The fludarabine phosphate crude product above-mentioned preparation method obtained, is suspended in the water of 25 volumes, by total material heating for dissolving at 65 DEG C, filtered while hot, filtrate to be lowered the temperature crystallization with ice-water bath, filters, filter cake washing with acetone filter cake, obtains product purity 99.2%, yield 80.3%.
Embodiment 8
Under agitation by fludarabine (10g), triethyl phosphate (115mL), phosphorus oxychloride (7.5mL) is placed in the cold cycle pump of-5 ~-10 DEG C, will keep internal temperature-5 ~-1 DEG C simultaneously; Stirring reaction 15 hours at-5 ~-1 DEG C; When the amount of fludarabine is in HPLC area of detection, be less than 2% and think and react completely, then pure water (170mL) is under agitation added in gained mixture, wash by ethyl acetate, gained aqueous phase potash solid is adjusted to pH=2,35 ~ 40 DEG C of concentrating under reduced pressure, refrigeration crystallization, filter, filter cake a small amount of ethanol and water washing, obtain white solid, by white solid vacuum-drying 10 ~ 12 hours at 45 ~ 50 DEG C, obtain fludarabine phosphate crude product purity 99.2%, yield 72.9%.

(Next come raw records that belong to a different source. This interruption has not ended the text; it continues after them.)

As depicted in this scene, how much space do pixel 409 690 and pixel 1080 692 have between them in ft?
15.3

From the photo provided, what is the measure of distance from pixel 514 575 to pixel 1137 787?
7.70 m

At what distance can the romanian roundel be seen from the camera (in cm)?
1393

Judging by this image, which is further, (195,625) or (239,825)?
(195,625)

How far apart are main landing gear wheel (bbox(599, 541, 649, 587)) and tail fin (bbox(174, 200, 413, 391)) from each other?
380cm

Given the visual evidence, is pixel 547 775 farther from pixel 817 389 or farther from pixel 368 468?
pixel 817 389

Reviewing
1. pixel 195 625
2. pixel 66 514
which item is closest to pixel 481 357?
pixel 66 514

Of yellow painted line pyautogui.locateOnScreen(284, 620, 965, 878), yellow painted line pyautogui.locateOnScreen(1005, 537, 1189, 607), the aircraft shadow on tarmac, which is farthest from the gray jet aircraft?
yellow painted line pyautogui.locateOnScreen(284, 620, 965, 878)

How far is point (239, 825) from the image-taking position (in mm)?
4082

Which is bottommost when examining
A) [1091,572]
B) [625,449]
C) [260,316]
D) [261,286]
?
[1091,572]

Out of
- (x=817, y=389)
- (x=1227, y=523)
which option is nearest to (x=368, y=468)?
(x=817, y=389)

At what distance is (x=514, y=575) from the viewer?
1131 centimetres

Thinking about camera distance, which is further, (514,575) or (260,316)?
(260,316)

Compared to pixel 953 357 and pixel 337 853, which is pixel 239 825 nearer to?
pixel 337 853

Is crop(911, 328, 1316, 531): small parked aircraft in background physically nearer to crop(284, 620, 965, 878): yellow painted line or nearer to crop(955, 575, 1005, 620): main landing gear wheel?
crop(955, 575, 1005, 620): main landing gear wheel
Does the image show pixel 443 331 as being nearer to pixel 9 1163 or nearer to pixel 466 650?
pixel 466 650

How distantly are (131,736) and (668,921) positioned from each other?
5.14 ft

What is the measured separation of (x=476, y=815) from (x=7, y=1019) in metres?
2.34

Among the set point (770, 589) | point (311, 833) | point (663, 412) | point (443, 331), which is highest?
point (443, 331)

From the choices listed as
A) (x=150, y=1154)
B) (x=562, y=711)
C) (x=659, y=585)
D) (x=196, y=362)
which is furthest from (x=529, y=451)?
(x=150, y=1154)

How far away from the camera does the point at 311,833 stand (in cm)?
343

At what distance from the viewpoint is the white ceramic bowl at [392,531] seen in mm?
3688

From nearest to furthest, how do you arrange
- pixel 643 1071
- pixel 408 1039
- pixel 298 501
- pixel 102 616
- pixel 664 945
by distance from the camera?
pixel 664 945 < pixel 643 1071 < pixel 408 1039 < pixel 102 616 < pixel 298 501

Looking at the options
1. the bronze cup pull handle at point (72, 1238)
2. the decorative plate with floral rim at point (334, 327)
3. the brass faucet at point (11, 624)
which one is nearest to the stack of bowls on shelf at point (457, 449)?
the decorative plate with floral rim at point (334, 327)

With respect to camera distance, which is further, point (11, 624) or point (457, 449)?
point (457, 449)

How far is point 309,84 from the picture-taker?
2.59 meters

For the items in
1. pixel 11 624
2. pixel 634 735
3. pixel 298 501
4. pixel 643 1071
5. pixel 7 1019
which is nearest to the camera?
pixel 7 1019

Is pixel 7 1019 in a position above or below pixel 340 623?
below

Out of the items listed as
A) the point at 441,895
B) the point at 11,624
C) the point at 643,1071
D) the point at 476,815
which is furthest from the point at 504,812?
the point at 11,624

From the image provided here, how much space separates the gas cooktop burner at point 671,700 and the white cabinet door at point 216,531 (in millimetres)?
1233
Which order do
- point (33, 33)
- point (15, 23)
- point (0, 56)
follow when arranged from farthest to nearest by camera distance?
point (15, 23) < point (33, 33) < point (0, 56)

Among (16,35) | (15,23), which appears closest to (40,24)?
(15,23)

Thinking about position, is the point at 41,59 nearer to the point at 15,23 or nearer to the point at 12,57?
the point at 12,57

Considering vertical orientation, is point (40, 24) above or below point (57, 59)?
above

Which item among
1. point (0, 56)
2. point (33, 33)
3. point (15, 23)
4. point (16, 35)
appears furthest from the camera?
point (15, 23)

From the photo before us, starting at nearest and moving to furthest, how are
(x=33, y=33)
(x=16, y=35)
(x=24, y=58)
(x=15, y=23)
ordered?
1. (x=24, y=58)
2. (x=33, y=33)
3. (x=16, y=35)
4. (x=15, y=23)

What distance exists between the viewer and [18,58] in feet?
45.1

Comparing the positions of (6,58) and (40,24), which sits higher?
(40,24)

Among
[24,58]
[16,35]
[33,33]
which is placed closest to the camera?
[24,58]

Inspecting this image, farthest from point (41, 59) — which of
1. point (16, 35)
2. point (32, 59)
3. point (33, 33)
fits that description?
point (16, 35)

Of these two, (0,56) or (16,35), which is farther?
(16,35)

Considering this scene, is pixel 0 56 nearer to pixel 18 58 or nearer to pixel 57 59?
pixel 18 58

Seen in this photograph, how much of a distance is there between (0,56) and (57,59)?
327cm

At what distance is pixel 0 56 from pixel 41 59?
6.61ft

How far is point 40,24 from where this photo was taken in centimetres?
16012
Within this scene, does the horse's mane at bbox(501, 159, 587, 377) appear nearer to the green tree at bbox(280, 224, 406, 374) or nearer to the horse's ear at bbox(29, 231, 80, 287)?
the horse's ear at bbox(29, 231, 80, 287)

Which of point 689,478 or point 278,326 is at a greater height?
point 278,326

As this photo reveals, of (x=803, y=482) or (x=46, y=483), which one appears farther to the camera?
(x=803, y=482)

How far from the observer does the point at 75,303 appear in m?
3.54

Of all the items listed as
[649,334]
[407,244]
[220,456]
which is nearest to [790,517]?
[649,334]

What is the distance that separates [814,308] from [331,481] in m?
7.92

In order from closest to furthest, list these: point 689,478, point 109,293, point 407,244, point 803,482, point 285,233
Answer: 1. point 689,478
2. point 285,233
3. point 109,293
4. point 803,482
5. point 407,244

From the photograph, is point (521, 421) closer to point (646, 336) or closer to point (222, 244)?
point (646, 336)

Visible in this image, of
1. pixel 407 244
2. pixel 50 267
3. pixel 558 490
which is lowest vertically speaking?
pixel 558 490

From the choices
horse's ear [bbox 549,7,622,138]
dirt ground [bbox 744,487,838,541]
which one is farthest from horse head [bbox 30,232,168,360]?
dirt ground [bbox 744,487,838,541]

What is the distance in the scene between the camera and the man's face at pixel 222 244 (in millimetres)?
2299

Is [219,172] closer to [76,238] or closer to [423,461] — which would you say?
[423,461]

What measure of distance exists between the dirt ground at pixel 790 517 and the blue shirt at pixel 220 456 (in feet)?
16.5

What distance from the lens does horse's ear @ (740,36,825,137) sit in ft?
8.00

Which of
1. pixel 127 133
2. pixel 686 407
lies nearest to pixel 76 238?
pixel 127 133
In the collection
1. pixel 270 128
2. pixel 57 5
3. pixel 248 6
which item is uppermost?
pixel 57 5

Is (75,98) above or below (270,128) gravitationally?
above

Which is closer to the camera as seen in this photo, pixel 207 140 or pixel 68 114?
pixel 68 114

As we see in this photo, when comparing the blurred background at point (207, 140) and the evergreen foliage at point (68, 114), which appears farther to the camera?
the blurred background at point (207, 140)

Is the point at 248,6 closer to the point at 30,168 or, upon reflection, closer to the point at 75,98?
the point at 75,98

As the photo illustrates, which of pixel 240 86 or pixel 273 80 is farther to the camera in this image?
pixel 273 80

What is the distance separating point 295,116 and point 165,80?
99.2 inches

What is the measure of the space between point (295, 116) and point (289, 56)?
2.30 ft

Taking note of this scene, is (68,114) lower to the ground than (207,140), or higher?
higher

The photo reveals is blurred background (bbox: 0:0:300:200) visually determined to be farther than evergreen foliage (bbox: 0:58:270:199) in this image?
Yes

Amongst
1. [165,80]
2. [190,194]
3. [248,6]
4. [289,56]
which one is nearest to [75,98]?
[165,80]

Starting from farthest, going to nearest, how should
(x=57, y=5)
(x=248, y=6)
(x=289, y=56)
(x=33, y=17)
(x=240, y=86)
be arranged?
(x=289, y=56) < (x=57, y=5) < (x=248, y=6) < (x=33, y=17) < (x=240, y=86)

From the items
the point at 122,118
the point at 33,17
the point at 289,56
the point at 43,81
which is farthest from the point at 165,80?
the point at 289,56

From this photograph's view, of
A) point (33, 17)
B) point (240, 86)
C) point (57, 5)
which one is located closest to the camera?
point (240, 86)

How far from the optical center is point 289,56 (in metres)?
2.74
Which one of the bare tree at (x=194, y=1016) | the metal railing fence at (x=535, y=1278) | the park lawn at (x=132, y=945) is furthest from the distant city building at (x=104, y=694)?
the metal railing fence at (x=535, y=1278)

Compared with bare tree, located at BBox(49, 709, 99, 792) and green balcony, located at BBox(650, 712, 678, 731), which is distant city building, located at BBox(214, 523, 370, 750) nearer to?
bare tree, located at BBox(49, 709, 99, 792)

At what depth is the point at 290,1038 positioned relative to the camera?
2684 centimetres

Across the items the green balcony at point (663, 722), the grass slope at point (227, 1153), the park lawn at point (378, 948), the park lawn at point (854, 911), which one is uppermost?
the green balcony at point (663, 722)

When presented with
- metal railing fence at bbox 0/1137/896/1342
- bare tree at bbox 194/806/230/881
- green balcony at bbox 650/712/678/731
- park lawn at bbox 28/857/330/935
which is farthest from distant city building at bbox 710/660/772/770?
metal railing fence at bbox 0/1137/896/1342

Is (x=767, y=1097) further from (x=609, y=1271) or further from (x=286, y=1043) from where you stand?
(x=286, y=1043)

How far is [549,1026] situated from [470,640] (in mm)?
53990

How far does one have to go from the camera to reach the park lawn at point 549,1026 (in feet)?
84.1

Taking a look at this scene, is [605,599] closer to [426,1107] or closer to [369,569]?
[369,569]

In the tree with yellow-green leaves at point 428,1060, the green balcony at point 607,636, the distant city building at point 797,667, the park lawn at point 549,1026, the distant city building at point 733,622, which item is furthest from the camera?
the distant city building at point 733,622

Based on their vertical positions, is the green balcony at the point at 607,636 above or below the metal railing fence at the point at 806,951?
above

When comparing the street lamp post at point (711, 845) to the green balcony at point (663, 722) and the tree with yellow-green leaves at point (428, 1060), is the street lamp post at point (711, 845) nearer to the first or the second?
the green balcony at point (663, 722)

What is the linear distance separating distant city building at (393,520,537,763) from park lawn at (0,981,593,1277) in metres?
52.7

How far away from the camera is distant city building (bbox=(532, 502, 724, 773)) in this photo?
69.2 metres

The fludarabine phosphate crude product above-mentioned preparation method obtained, joins under room temperature in 100mL pure water and stirs, and slowly drips 50%NaOH solution to dissolving completely, filter, filtrate room temperature is added drop-wise in dilute hydrochloric acid solution, and adularescent solid is separated out, suction filtration, filter cake a small amount of ethanol and water washing, white solid, by white solid vacuum forced air drying 10 ~ 12 hours at 45 ~ 50 DEG C, obtain fludarabine phosphate highly finished product, purity 99.9%, yield 94.6%.
Embodiment 9
Under agitation by fludarabine (10g), triethyl phosphate (90mL), phosphorus oxychloride (6mL) is placed in the cold cycle pump of-5 ~-10 DEG C, will keep internal temperature-5 ~-1 DEG C simultaneously; Stirring reaction 15 hours at-5 ~-1 DEG C; When the amount of fludarabine is in HPLC area of detection, be less than 2% and think and react completely, then pure water (100mL) is under agitation added in gained mixture, wash by ethyl acetate, gained aqueous phase potash solid is adjusted to pH=2,35 ~ 40 DEG C of concentrating under reduced pressure, refrigeration crystallization, filter, filter cake a small amount of ethanol and water washing, obtain white solid, by white solid vacuum-drying 10 ~ 12 hours at 45 ~ 50 DEG C, obtain fludarabine phosphate crude product purity 99.2%, yield 70.2%.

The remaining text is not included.